**What this task involves:** Could you print the full listing again, exactly as written?
···
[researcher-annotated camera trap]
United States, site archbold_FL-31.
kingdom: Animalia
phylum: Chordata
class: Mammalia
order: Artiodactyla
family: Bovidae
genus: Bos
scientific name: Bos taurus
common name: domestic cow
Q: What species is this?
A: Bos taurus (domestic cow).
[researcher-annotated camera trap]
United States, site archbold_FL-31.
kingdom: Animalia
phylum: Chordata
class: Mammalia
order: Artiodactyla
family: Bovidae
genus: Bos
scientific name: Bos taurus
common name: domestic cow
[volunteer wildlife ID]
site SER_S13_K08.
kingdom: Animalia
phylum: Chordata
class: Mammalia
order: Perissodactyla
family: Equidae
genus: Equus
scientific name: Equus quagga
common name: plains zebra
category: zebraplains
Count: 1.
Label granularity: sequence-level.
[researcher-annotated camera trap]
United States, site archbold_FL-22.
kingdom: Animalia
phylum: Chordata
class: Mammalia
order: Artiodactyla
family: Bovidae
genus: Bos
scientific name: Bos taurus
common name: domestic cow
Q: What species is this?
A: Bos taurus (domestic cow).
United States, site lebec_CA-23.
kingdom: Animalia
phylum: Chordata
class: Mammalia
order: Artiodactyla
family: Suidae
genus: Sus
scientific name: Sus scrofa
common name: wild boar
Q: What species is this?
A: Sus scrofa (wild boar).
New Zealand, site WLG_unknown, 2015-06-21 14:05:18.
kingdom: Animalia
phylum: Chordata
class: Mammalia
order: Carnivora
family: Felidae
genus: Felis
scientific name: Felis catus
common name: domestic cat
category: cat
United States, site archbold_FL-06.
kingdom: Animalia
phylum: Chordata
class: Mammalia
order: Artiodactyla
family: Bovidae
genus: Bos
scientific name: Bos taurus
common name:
···
**Result of the exercise:**
[researcher-annotated camera trap]
United States, site archbold_FL-31.
kingdom: Animalia
phylum: Chordata
class: Mammalia
order: Artiodactyla
family: Bovidae
genus: Bos
scientific name: Bos taurus
common name: domestic cow
Q: What species is this?
A: Bos taurus (domestic cow).
[researcher-annotated camera trap]
United States, site archbold_FL-31.
kingdom: Animalia
phylum: Chordata
class: Mammalia
order: Artiodactyla
family: Bovidae
genus: Bos
scientific name: Bos taurus
common name: domestic cow
[volunteer wildlife ID]
site SER_S13_K08.
kingdom: Animalia
phylum: Chordata
class: Mammalia
order: Perissodactyla
family: Equidae
genus: Equus
scientific name: Equus quagga
common name: plains zebra
category: zebraplains
Count: 1.
Label granularity: sequence-level.
[researcher-annotated camera trap]
United States, site archbold_FL-22.
kingdom: Animalia
phylum: Chordata
class: Mammalia
order: Artiodactyla
family: Bovidae
genus: Bos
scientific name: Bos taurus
common name: domestic cow
Q: What species is this?
A: Bos taurus (domestic cow).
United States, site lebec_CA-23.
kingdom: Animalia
phylum: Chordata
class: Mammalia
order: Artiodactyla
family: Suidae
genus: Sus
scientific name: Sus scrofa
common name: wild boar
Q: What species is this?
A: Sus scrofa (wild boar).
New Zealand, site WLG_unknown, 2015-06-21 14:05:18.
kingdom: Animalia
phylum: Chordata
class: Mammalia
order: Carnivora
family: Felidae
genus: Felis
scientific name: Felis catus
common name: domestic cat
category: cat
United States, site archbold_FL-06.
kingdom: Animalia
phylum: Chordata
class: Mammalia
order: Artiodactyla
family: Bovidae
genus: Bos
scientific name: Bos taurus
common name:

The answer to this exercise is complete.